Additionally, according to Thomey, clearing firms are subject to different operating models required to post collateral on exchanges or CCPs. “This operational drug leads to suboptimal collateral allocation,” he said.
He added that replicating margin calculations is complex (given the differences between exchanges/CCPs), further complicating the ability of all participants to optimize risk and reduce associated costs. I was.
Thorne argued that keeping up with the technological changes happening in financial services is a “huge problem” for many clearing firms. The challenges, he said, fall into three categories: cost, connectivity and capacity.
Developing new technology, adapting off-the-shelf technology, and decommissioning legacy technology can all require significant technology budgets for financial services firms, Thorne said.

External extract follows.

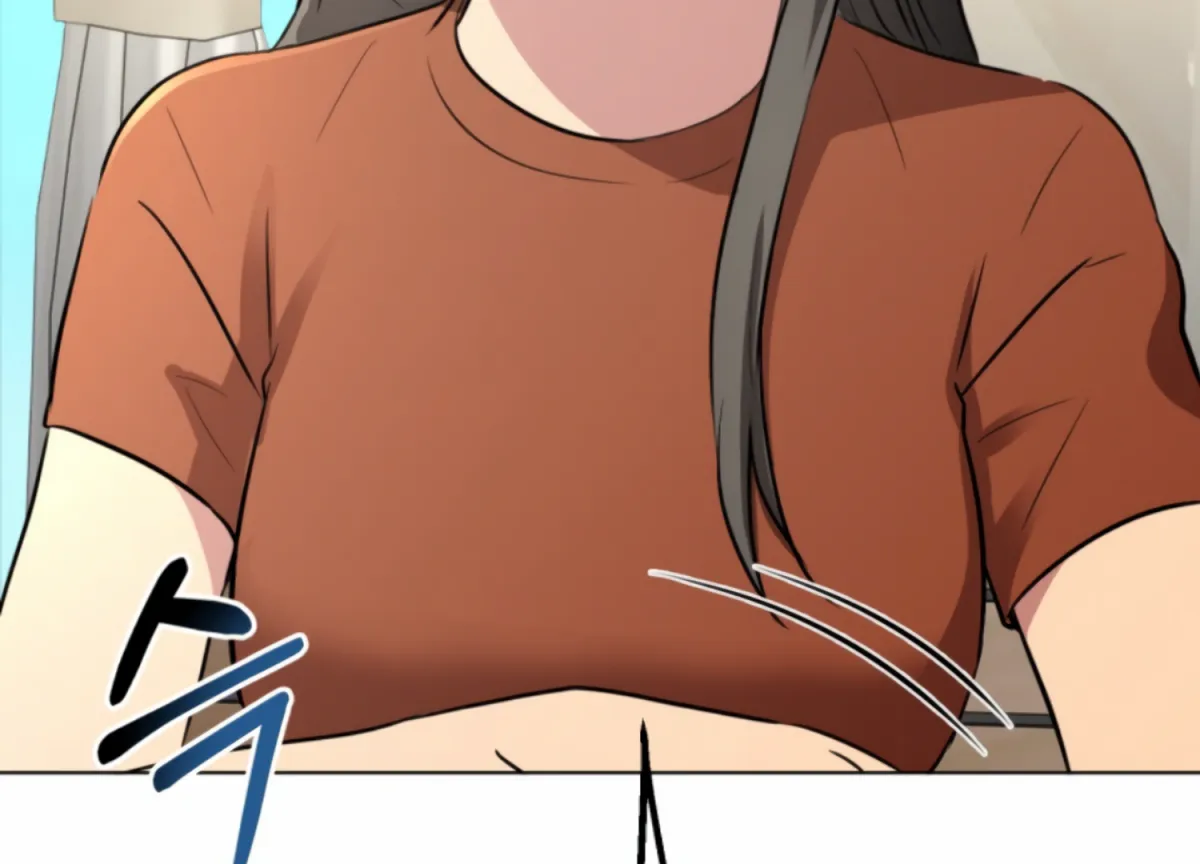 Twenty Nights Chapter 54 page 92 -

“The faster a technology goal needs to be met or the more complex the work to achieve it, the more money a company has to spend. We are looking for ways to help and reduce technology costs,” he said.

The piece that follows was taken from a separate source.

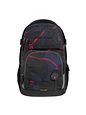 coocazoo Porter Daypack 44 cm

Beyond the underlying issues related to technology development, Thorne added, there is the challenge of how financial firms integrate new solutions into their existing technology stacks. Technology is meant to help make tasks easier and improve results, but if tools don’t communicate with each other, instead of simplifying the user’s task, “technology causes headaches.” could become,” he said.
“Clearing firms need to provide technology platforms that are flexible enough to work with different systems,” he added.
Another challenge, Thorne emphasized, is the impending generational change in the financial industry.
He explained that with the imminent retirement of many key figures in the industry, company management is shifting to younger leaders and younger producers need to enter the business.
“For these next generation company principals and financial professionals, technology could be the deciding factor in who they choose as their clearing provider,” he said.
“They offer clearing provider technology that helps strengthen client relationships, including plans for mobile access to software and account information, and self-service offerings that enable clients to save, invest, and spend money more easily. We are looking for a service function,” he added.
Improved accessibility for clearing
As the securities industry continues to evolve, Thorne recognizes that the risks of serving small businesses may be greater than the potential returns generated by smaller firms, so some Clearing providers said they were pulling out of smaller broker-dealers.
“In terms of improving accessibility, clearing providers need to do a better job of balancing the rewards and risks of serving smaller broker-dealers,” he said. .
In support of this point of view, RBC Clearing & Custody works with small businesses that can demonstrate a strong track record in managing business risk and running a clean business.
“Certainly, we see many advantages in working with smaller broker-dealers. They know their personnel well, so having high-quality financial professionals with fewer compliance issues.” Plus, many profitable small businesses have talented staff with low turnover,” he said.
A spokeswoman for Apex Fintech Solutions said increasing the accessibility of clearings for introducing brokers, non-traditional firms, and individual investors themselves will be done by providing a “frictionless experience.” I was. Providing turnkey and integrated platform solutions to these entities and their customers for a seamless experience, leveling the playing field and empowering everyone with tools to access markets and accumulate wealth A spokeswoman said it was a clearing company that could allow it. “It will lead to a better experience, coupled with continued education for industry insiders.”
Mr Thomey pointed out that clearing brokers (and exchanges/CCPs to some extent) need to be well-capitalized entities with a good “skin in game”.
“Accessibility improvements should not be made where there are trade-offs (i.e. lower or lesser levels of margins or capital) or where there is less scrutiny from global regulators,” he concluded.